5. Molecular immunology: Molecular basis for Fcγ receptor signaling in myeloid cells: Targets for drug discovery to control ITIM and ITAM motifs for therapeutic gain? The Durden laboratory has maintained its interest in molecular immunology since 1992 and continued to search for new immunomodulatory targets for immuno-therapeutic exploitation. Most recently in 2014, we reported evidence that the phosphatases SHP1 and PKC regulate the FcγR signaling axis (ECR, 2014). Evidence from several knockout mouse models has demonstrated conclusively that the Fcγ receptors are critical elements in the control of autoimmunity and inflammatory diseases. The FcγRs are involved in both positive and negative regulation of immune responses and inflammatory cascades. Our research primarily involves the study of how tyrosine phosphorylation and dephosphorylation of cell proteins and lipids drives myeloid signal relay pathways. Over the past 12 years, my laboratory has developed a model for how the Fc receptor for IgG transmits intracytoplasmic signals to the respiratory burst and other pathways. (see Fig. 4). Our lab is interested in studying role of protein tyrosine phosphorylation and dephosphorylation in FcγR/ITIM/ITAM signaling. Role of complex adapter proteins and protein and lipid phosphatases in FcγRI, ITIM and ITAM signaling.

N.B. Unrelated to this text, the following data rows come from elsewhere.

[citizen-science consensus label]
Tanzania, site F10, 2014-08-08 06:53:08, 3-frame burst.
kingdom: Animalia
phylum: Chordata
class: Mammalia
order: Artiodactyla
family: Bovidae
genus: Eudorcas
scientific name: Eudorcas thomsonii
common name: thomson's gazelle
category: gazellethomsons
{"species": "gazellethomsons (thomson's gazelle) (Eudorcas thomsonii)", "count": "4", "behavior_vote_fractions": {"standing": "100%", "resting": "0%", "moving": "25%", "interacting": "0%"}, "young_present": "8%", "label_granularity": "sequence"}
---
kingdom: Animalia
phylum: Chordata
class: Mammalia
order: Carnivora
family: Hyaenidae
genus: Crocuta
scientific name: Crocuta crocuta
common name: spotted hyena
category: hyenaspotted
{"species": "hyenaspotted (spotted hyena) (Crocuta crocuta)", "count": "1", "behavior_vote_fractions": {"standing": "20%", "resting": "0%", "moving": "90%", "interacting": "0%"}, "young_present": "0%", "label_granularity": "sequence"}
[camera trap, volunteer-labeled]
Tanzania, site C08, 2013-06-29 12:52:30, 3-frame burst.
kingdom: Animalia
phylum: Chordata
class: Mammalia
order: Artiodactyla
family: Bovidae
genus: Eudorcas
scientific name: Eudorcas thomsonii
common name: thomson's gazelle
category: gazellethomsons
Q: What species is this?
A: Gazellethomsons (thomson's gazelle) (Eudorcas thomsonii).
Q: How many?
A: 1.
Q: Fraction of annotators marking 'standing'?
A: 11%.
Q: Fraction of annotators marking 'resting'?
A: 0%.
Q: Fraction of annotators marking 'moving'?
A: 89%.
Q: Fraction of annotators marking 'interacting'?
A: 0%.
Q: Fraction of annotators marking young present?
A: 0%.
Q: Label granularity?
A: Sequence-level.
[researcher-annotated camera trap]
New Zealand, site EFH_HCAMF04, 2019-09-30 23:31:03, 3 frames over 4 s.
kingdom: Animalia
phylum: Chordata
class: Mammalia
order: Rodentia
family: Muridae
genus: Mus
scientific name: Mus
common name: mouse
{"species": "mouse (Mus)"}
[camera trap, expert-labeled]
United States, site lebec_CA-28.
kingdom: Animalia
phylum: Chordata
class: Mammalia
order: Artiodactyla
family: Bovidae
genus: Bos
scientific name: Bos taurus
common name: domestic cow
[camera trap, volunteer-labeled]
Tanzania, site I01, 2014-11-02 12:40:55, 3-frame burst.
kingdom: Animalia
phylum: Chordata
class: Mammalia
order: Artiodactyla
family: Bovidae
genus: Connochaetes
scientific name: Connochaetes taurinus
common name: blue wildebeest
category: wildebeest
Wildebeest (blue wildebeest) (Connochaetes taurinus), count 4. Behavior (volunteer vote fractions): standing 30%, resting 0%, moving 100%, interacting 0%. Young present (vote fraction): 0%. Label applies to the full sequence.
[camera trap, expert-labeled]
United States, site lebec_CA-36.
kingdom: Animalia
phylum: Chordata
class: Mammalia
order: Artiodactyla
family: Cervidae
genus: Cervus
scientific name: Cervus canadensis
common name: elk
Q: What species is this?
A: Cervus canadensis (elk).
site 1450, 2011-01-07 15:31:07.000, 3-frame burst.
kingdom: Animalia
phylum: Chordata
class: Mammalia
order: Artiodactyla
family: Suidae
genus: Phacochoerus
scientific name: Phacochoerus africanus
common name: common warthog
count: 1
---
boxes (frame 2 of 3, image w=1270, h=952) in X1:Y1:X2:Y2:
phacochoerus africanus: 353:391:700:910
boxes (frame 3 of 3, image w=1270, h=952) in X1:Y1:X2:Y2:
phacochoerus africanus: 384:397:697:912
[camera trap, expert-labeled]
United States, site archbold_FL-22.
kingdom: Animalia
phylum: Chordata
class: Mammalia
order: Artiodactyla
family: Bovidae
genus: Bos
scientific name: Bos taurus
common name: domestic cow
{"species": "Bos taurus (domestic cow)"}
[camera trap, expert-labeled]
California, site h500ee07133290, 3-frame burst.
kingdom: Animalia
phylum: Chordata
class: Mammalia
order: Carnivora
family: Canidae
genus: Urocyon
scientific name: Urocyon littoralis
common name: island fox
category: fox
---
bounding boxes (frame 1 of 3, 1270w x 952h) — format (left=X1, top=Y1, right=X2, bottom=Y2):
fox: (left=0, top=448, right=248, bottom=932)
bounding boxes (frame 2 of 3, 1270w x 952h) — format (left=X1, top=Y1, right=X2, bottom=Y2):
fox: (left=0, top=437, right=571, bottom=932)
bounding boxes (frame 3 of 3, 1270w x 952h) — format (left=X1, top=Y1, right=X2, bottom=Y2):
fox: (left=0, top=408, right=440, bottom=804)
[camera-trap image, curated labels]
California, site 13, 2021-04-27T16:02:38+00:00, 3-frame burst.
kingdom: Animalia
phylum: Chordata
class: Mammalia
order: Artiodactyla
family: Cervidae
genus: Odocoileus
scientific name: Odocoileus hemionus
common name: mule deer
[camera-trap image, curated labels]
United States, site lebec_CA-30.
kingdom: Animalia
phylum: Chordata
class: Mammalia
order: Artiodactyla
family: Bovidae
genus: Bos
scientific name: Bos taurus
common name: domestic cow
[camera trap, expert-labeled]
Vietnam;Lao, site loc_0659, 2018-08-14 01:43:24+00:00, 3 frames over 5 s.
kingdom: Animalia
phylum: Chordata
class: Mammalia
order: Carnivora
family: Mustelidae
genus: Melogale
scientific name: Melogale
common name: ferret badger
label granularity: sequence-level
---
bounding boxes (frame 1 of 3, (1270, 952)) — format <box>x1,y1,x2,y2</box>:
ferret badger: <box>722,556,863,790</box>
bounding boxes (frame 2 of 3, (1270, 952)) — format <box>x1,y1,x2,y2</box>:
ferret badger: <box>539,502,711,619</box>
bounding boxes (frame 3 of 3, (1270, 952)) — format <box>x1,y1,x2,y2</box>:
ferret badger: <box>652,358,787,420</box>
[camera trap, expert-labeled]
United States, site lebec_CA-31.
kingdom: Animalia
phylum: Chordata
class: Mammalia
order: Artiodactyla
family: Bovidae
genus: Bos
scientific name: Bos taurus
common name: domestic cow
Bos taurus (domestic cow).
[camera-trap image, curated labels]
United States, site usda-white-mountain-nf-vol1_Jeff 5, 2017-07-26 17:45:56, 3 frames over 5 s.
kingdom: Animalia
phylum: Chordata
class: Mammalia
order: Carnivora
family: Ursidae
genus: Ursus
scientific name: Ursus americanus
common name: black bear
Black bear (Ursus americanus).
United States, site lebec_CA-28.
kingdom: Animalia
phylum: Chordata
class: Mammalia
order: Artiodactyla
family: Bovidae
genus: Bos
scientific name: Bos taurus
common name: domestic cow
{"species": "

Fig. 4. Model for ITAM and ITIM signaling in macrophages. As is now known the revolution in Oncology in 2014 came with the discovery that checkpoint blockade of ITIM receptors (CD28, PD1, PDL1) could activate the immune system for significant efficacy in the treatment of human cancer! Ligand (IgG) binds to the FcγRIα subunit resulting in a conformation change in the homodimeric ITAM or γ subunits. This change induces the activation of HCK kinase activity which results in the tyrosine phosphorylation of the ITAM motif of FcγRI. Phosphorylation of FcγRIγ subunit recruits the binding and activation of the HCK, LYN and SYK kinases. Other proteins are tyrosine phosphorylated including the CBL and SHC adapter protein. The tyrosine phosphorylation of SHC is noted to bind to GRB2 (not shown) and the SOS nucleotide exchange protein, thus activating small GTPases in the cell through the conversion of GDPras to GTPras. GTPras activates downstream cascades including PI-3 kinase which generates PIP3 and activates other pathways. The role of CBL phosphorylation is to recruit to the receptor complex the PI-3 kinase p85 subunit. Downstream targets for FcγRI stimulation are the small GTPases, RAS, RAP1A, and RAC2 which control the myeloid respiratory burst. The respiratory burst response involves the macromolecular assembly of p47phox, p67phox, p40phox, p91phox and p22phox along with RAP1A and RAC resulting in the generation of superoxide anions (O2 ) which is measured using the reduction of cytochrome c as an assay. Abbreviations: γ, γ subunit (ITAM) of high affinity Fc receptor for IgG or FcγRIγ subunit; SH2, src homology 2 domain; SH3, src homology 3 domain; SOS, "son of sevenless" protein
6. New agents for immuno-oncology; Checkpoint blockade or TLR agonists to activate the immune response by blocking ITIM signaling in immune effectors (Fig 4). The Durden laboratory has been involved in the study of ITAM and ITIM signaling for the last 20 years. Finally, and perhaps most importantly our laboratory effort has recently identified the Rac2 and PI-3 kinase signaling pathways as negative regulators of the innate and adaptive immune response as potential control points for augmenting innate and adaptive immunity as an anticancer strategy. Moreover, we have executed the use of a TLR3 agonist, polyICLC in a Phase II trial in pediatric high grade glioma (funded by FDA RO1, Durden PI). This will be combined with checkpoint PD1 blockade in future clinical trials using PI-3 kinase inhibitors.